Critical Note: Always terminate SQL statements with a semicolon ( $;$ ). Failing to do so is a common cause of query errors ( $\approx 10\%$ of student questions).

Data Manipulation Language (DML)

DML allows for the modification of the data within the schema:

INSERT INTO relation VALUES (...);: Adds a new tuple. String values must be enclosed in single quotes (' ').
DELETE FROM relation;: Clears all tuples from a table but keeps the table structure in the schema.
DROP TABLE relation;: Completely removes the table and its definition from the database.
ALTER TABLE relation ADD attribute domain;: Adds a new column. New columns will default to $\text{null}$ for existing entries.

Constructing Queries and Relational Logic

The Basic SELECT Structure

A standard query follows the SELECT-FROM-WHERE block:

SELECT: Corresponds to the Projection operation. It specifies which attributes to return. Using SELECT DISTINCT removes duplicate entries.
FROM: Specifies the relations (tables) to be scanned. Listing multiple tables without a where clause results in a Cartesian Product, which creates every possible combination of rows between the tables (e.g., $1,000,000 \times 1,000,000$ rows), which can crash a server.
WHERE: Corresponds to the Selection predicate. It filters the results based on specific conditions (e.g., WHERE department_name = 'Comp. Sci.').

Joining Tables

Joining is the process of connecting two tables using their shared attributes (usually a foreign key and a primary key).

Logical Approach: SELECT * FROM instructor, department WHERE instructor.dept_name = department.dept_name;
This allows the retrieval of information spread across multiple tables, such as finding the budget of the department where a specific instructor works.

Queries as Set Operations

Complex queries should be visualized as operations on sets (Intersections, Unions, and Memberships). Instead of trying to write a complex query all at once, students should:

Identify the individual sets (e.g., the set of all instructors, the set of all teaching assignments).
Determine how these sets interact (e.g., finding the intersection of instructors and those in the 'Art' department).
Combine these components logically.

Questions & Discussion

Question (Alyssa): What are the symbols $k$ and $r$ in the slides? - Response: $k$ represents the super key, which is a set of attributes. $r$ represents the relation. The expression implies that the set of attributes in the key must be a subset of the total attributes in the relation schema.
Question (Roxanna): Is a candidate key normally just one entry (attribute)? - Response: While often small, it depends on the business logic. In a takes table, the key might require five attributes ( $ID$ , $course\_id$ , $section\_id$ , $semester$ , $year$ ) to ensure a student cannot be registered for the same section twice in the same semester.
Question (Amanda): If we query departments from the instructor table vs. the department table, is the result the same? - Response: No. Querying instructor only shows departments that currently have at least one instructor.

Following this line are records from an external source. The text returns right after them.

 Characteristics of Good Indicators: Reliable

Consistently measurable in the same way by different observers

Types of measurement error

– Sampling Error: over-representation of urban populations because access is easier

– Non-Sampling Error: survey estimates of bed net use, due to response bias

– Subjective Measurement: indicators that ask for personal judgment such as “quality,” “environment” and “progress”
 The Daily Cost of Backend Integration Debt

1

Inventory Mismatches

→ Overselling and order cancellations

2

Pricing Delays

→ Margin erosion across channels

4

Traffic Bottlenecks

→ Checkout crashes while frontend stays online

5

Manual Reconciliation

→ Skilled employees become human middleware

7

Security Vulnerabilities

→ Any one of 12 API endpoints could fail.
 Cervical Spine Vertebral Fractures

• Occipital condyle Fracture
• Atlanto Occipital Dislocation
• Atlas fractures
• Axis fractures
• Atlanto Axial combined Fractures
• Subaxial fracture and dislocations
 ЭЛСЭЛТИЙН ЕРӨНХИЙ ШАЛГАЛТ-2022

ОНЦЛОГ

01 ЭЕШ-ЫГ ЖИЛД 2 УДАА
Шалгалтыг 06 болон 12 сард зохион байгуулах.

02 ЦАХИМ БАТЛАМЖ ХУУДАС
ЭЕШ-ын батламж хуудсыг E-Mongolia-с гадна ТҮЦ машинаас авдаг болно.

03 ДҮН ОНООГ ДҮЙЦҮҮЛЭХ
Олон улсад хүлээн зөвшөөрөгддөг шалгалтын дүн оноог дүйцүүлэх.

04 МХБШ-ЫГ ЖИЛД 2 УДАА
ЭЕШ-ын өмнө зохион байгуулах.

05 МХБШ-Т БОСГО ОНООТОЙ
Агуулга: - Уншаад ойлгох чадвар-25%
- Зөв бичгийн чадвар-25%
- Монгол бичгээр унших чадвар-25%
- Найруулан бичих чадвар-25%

Querying department shows all departments defined in the system, even those with no employees.
Question (Anna): Does a SELECT query add new columns to the actual table? - Response: No. A SELECT query is for retrieval only. It spits out a temporary table as a results representation; it never modifies the underlying data structure.
Question (Aj): What is the concept used to connect tables? - Response: The concept is called Joining. It uses foreign keys to navigate relationships between different relations.